L’écrivain étudie aussi la typographie, les empagements. S’il « ne jure que par le caractère Bodoni utilisé en couverture », c’est une « Garamond » qui a été choisie pour l’intérieur « pour le confort de lisibilité qu’elle offre », souligne François Durkheim. En couverture encore, les capitales sont proscrites. L’écrivain décide aussi de se passer du texte de quatrième de couverture. « C’est un geste fort, qui souligne que c’est à l’intérieur que tout se joue, observe, du point de vue commercial, Vincent Le Tacon. Là encore, la curiosité du lecteur, qui n’aura d’autre indication que le titre, est attisée. C’est une invitation à ouvrir le livre. »
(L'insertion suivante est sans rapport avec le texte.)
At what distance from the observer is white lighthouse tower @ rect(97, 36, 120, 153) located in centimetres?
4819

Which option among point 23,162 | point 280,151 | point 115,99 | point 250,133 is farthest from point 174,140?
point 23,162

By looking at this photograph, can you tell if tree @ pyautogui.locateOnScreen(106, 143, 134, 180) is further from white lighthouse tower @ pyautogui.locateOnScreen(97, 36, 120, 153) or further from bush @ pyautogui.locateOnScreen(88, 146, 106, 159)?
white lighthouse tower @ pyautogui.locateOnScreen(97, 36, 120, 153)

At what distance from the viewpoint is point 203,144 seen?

Le nouveau et mystérieux beau-roman devait être imprimé et acheminé en France avant le 17 décembre. « C’est un pari fou », observe-t-on en interne à propos du caractère inédit d’une nouveauté en relié cartonnée. Alors même que l’édition française fait face à des difficultés d’approvisionnement de papier et carton, y aura-t-il des difficultés à réimprimer ce livre ? Flammarion, sera-t-elle en mesure de répondre à la demande un mois après la sortie ? Chez les libraires, on grince des dents. « C’est nous qui paierons le coût, persifle Yannick Burtin, directeur du Merle Moqueur à Paris. Cette nouveauté a été traitée comme un beau-livre : les représentants nous ont demandé de passer la commande la plus précise possible. Or le traitement d’un best-seller nécessite une grande flexibilité, Flammarion risque de gâcher une grosse vente. » Du côté de la maison d’édition, les équipes se veulent logiquement rassurantes : « Le rétroplanning a été préparé avec minutie », soulignent Teresa Cremisi et Vincent Le Tacon.
 
18 heures d’écoute

Depuis que Michel Houellebecq a rendu son manuscrit en mai, la machine commerciale et éditoriale s’est mise en route. Courant juin, alors que les épreuves sont retravaillées avec l’auteur, Teresa Cremisi anticipe les éventuels problèmes logistiques et passe commande auprès d’un imprimeur italien, la Tipografica Varese, situé à proximité de Milan. Dès la rentrée, la diffusion de Flammarion se prête à des calculs savants pour anticiper la sortie. « Nous constatons un réel engouement à l’occasion de la prospection, renforcé par le contexte actuel (papier, délai de réimpression, etc.), confirme Vincent Le Tacon. Les clients nous passent des commandes très importantes en ce moment, que nous nous efforçons de réguler au mieux. »

Les allers-retours se multiplient entre l’imprimerie italienne et Flammarion avant la mi-décembre. La directrice française de la fabrication se déplace en Lombardie. Son but : s’assurer de l’acheminement du premier tirage dans 28 camions transportant 20 palettes chacun. L’arrivée des livres avant Noël est clef : les premiers lecteurs du roman sous embargo sont les journalistes. Dès réception, « 600 exemplaires partiront par coursier », fait savoir l’attachée de presse de l’écrivain, Soizic Molkhou. Le départ des services de presse marque aussi le coup d’envoi de l’adaptation du roman en livre audio. L’équipe d’« Écoutez lire », chez Gallimard, donne à lire le livre à un comédien de la Comédie française et au réalisateur artistique chargés du projet. Moins de 48 heures plus tard, ils entament l’enregistrement. « Écoutez lire » a estimé à 18 heures la durée d’écoute du nouveau roman. Puis, si tout se passe comme prévu, les lecteurs pourront récupérer la nouveauté auprès de leur libraire le 7 janvier, lors d’un office spécial dédié à cette sortie à l’organisation extraordinaire. D’ici là, tout le monde est prié de garder le silence… et de retenir son souffle.